LOWER MANHATTAN, Manhattan --They come from all walks of life, and from all corners of the world. For some, this is a painful journey.
Maria Zeitlin lost loved ones - firefighters with Ladder Company 3.
"Fifteen years later - it's yesterday, but it's also a million years ago. And my heart's bleeding. It will always bleed," Zeitlin says.
Others are so young, that September 11th is not even a memory for them - so young that they can't even begin to understand what it did to us.
"It's difficult.

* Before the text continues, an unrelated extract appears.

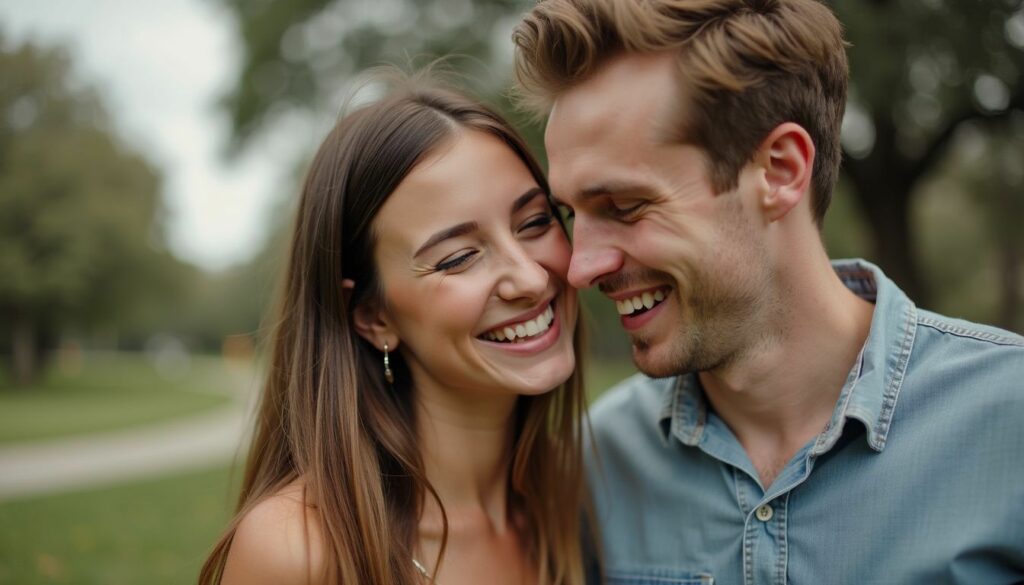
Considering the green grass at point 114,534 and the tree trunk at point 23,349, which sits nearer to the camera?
the green grass at point 114,534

It's a difficult conversation to have, but you know, it's a good one to have, and that's certainly why we're here today," says Sean Latimer.
What unites all of the different people who visit the 9/11 Memorial is the pain that still pierces our hearts, and the sorrow that comes with that day 15 years ago that changed our lives forever.
To honor those who rushed into danger when others ran the other way, a solemn memorial service was held at St. Patrick's Cathedral.
343 firefighters died in the September 11th terrorist attacks. Firefighters who carried the wounded on their backs, and carried a city and a nation when we had trouble standing.
"The horror, the sense that we were dealing with something that we have never seen before, and we relive it this time of year - it comes back in waves," said Mayor Bill de Blasio.
The courage and the honor of those fallen heroes are found in the daughters of Battalion Chief Joseph Grislack - living reminders of the burden we bear, and the hope that gives us the strength to move foreward.
With Sunday being such an important day, there were so many who Eyewitness News spoke to who said they came Saturday to not only try to get a little more of a private moment, but also give those families on Sunday a little more time to grieve.